On the other hand, the primitive endodermal cells around the embryonic part form a cell layer called visceral endoderm. These parietal and visceral endoderms then become a supporting tissue for protecting the fetus itself and exchanging nourishment and waste matter between it and the mother body. Cells of the inner cell mass, which form the fetus body in the future, proliferate and form a cell layer called primitive ectoderm. The primitive ectoderm is also called embryonic ectoderm or epiblast. Since the embryo after implantation grows into a cylindrical form as a whole, the embryo after 5.5 to 7.5 days of implantation is called egg cylinder. In half of the base side of the egg cylinder to the uterus, an extraembryonic tissue which forms the placenta in the future is formed by differentiating from the trophectoderm. After 6.5 days of fertilization, a groove called primitive streak appears on the primitive ectoderm layer, and, in this part, the primitive ectoderm enters into a space between the primitive ectoderm layer and the visceral endoderm layer by changing to a mesenchymal cell-like form and migrates from the primitive streak toward all directions to form embryonic mesoderm. In this cell layer, cells which become the definitive endoderm of the fetus body in the future are also contained.

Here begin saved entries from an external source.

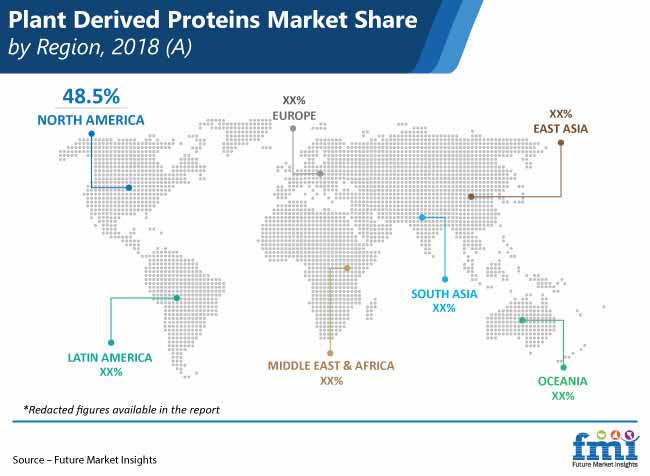 Plant Derived Proteins Market Share
by Region, 2018 (A)

48.5%
NORTH AMERICA

XX%
EUROPE

XX%
EAST ASIA

SOUTH ASIA
XX%

LATIN AMERICA
XX%

MIDDLE EAST & AFRICA
XX%

OCEANIA
XX%

*Redacted figures available in the report

Source – Future Market Insights

fmi
Future Market Insights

Thus, it is known that 3 germ layers of not only ectoderm but also mesoderm and endoderm of the fetus are produced from the primitive ectoderm, and that all tissues of the fetus are derived from the primitive ectoderm. Also, It has been found that cells of the nervous system and the epidermal system are formed from ectoderms, and the ectoderm destined to differentiate into nervous system cells is called neuroectoderm (neural ectoderm), and the ectoderm destined to differentiate into epidermal system cells is called non-neuroectoderm.

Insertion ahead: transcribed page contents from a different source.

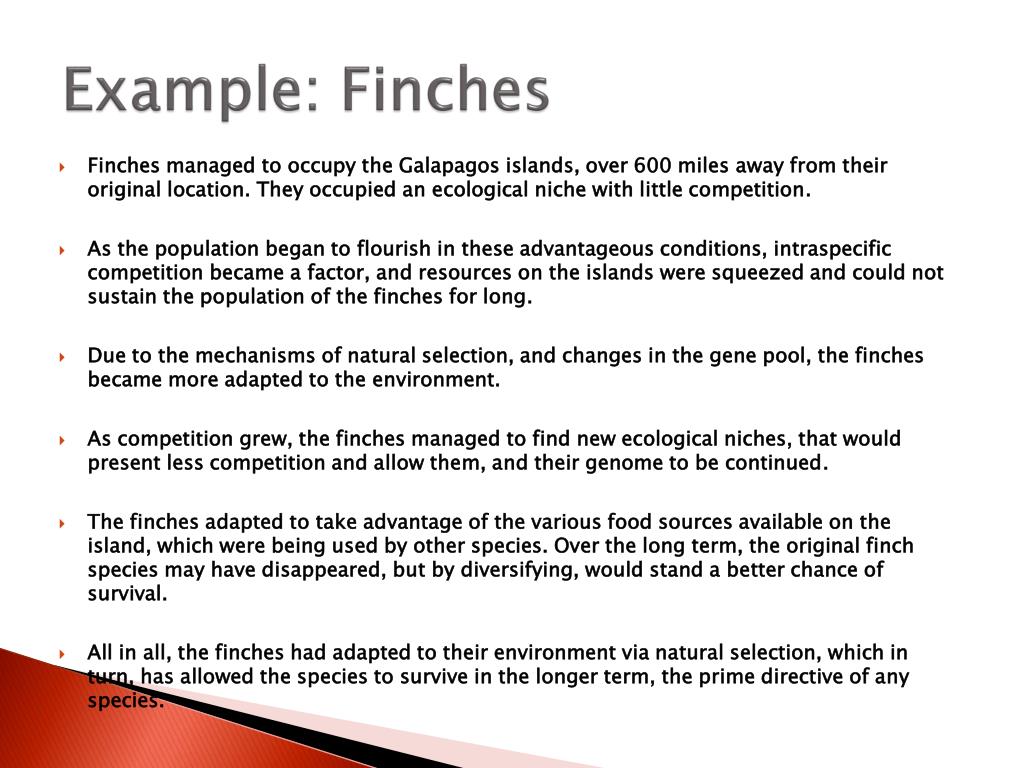 Example: Finches

Finches managed to occupy the Galapagos islands, over 600 miles away from their original location. They occupied an ecological niche with little competition.

As the population began to flourish in these advantageous conditions, intraspecific competition became a factor, and resources on the islands were squeezed and could not sustain the population of the finches for long.

Due to the mechanisms of natural selection, and changes in the gene pool, the finches became more adapted to the environment.

As competition grew, the finches managed to find new ecological niches, that would present less competition and allow them, and their genome to be continued.

The finches adapted to take advantage of the various food sources available on the island, which were being used by other species. Over the long term, the original finch species may have disappeared, but by diversifying, would stand a better chance of survival.

All in all, the finches had adapted to their environment via natural selection, which in turn, has allowed the species to survive in the longer term, the prime directive of any species.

Among the cell lineage in the embryo generation process described above, individual blastomere staring from fertilized egg to morula, cells of the inner cell mass in the blastocyst and cells constituting the primitive ectoderm layer have a totipotency and have properties as undifferentiated embryonic stem cells. When a primitive ectoderm starts its differentiation into each germ layer, most of its cells lose the totipotency, but a part of them is left as a primordial germ cell which takes part in transmitting genes to the next generation. When the primitive ectoderm is differentiated into each germ layer, the primordial germ cell migrates in the rear together with the embryonic mesoderm layer invaginating from the primitive streak and appears in a specific region of the extraembryonic mesoderm at the base of allantois. The primordial germ cell then migrates toward the gonad primordium and forms an ovum or a spermatozoon according to the sexual differentiation of gonad.

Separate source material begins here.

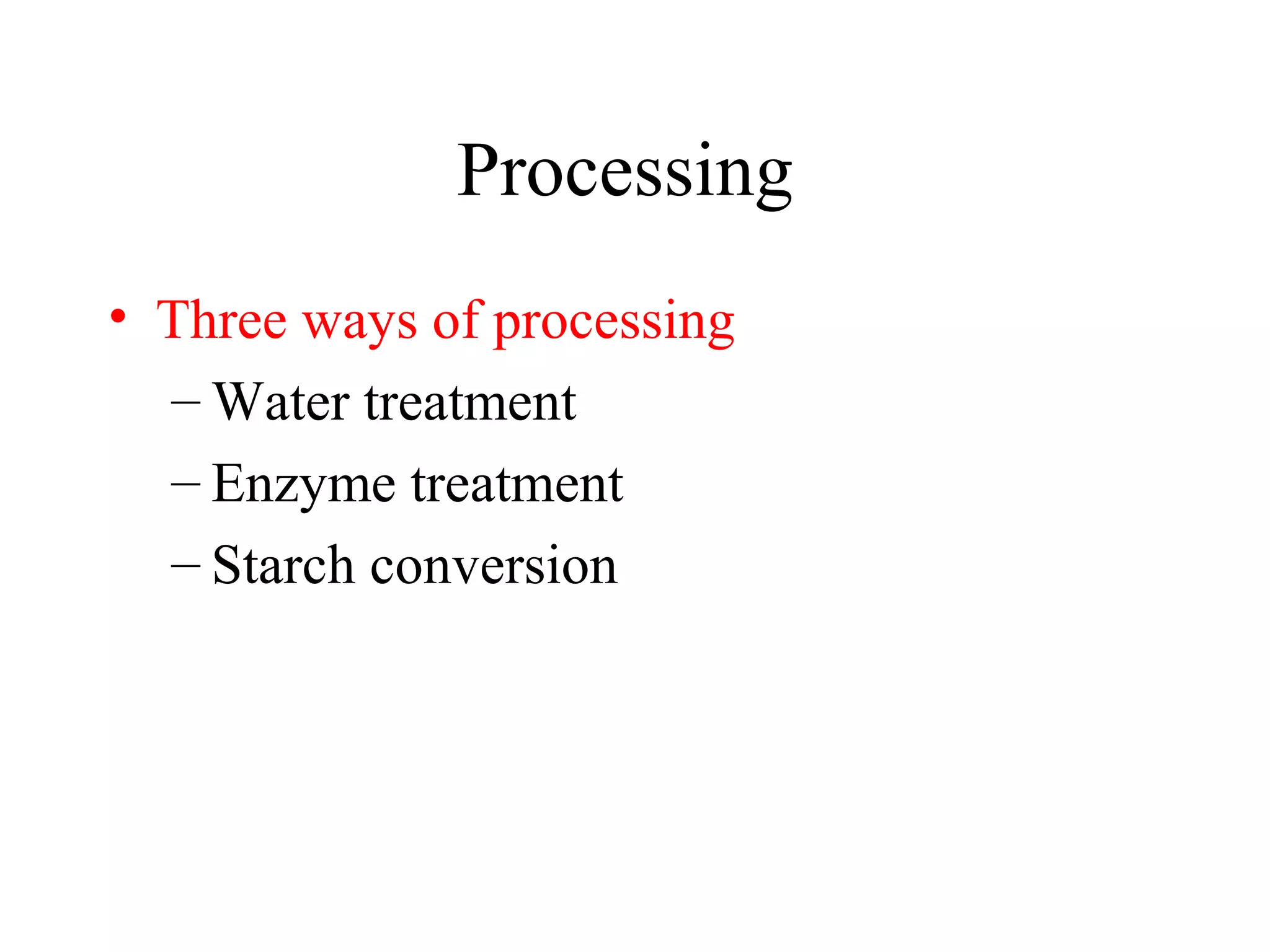 Processing

• Three ways of processing
– Water treatment
– Enzyme treatment
– Starch conversion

The embryonic stem cell can be established by culturing the inner cell mass-constituting undifferentiated stem cell existing in the inside of blastocyst and frequently repeating dissociation and subculturing of the cell mass. It is known that the cell can repeat proliferation and subculture almost unlimitedly while maintaining its normal karyotype and has a pluripotency of differentiating into every type of cells just as the same as the inner cell mass.
When an embryonic stem cell is injected into the blastocyst of other individual, it is mixed with the cell of inner cell mass of the host embryo and forms a chimeric individual by contributing to the formation of embryo and fetus. In an extreme case, an individual fetus body mostly composed of the only embryonic stem cell injected can be produced. Among chimeric individuals, an individual in which the injected embryonic stem cell has contributed to the formation of a primordial germ cell which will produce an egg or a sperm in the future is called germ line chimera, and since an individual derived from the injected embryonic stem cell can be obtained by crossing the germ line chimera, it has been confirmed that the embryonic stem cell has a totipotency of differentiating into all cells (Manipulating the Mouse Embryo, A Laboratory Manual, Second Edition, Cold Spring Harbor Laboratory Press (1994) (hereinafter referred to as “Manipulating the Mouse Embryo, A Laboratory Manual”); Gene Targeting, A Practical Approach, IRL Press at Oxford University Press (1993) (hereinafter referred to as “Gene Targeting”); Biomanual Series 8, Gene Targeting, Production of Mutation Mouse Using ES Cell, Yodo-sha (1995) (hereinafter referred to as “Production of Mutation Mouse Using ES Cell”)).
When the inner cell mass of blastocyst is cultured like the usual primary culture, it directly differentiates into a fibroblast-like cell in most cases. In order to culture it while maintaining undifferentiated conditions, it is necessary in general to use a primary fibroblast cell produced from the fetus or STO cell derived from an SIHM mouse as a feeder cell (Gene Targeting, Production of Mutation Mouse Using ES Cell). By keeping an appropriate cell density on the feeder cell and repeating dissociation and subculture of the cell mass while frequently exchanging the culture medium, it becomes possible to maintain the conditions while keeping properties of the undifferentiated stem cell (Manipulating the Mouse Embryo, A Laboratory Manual).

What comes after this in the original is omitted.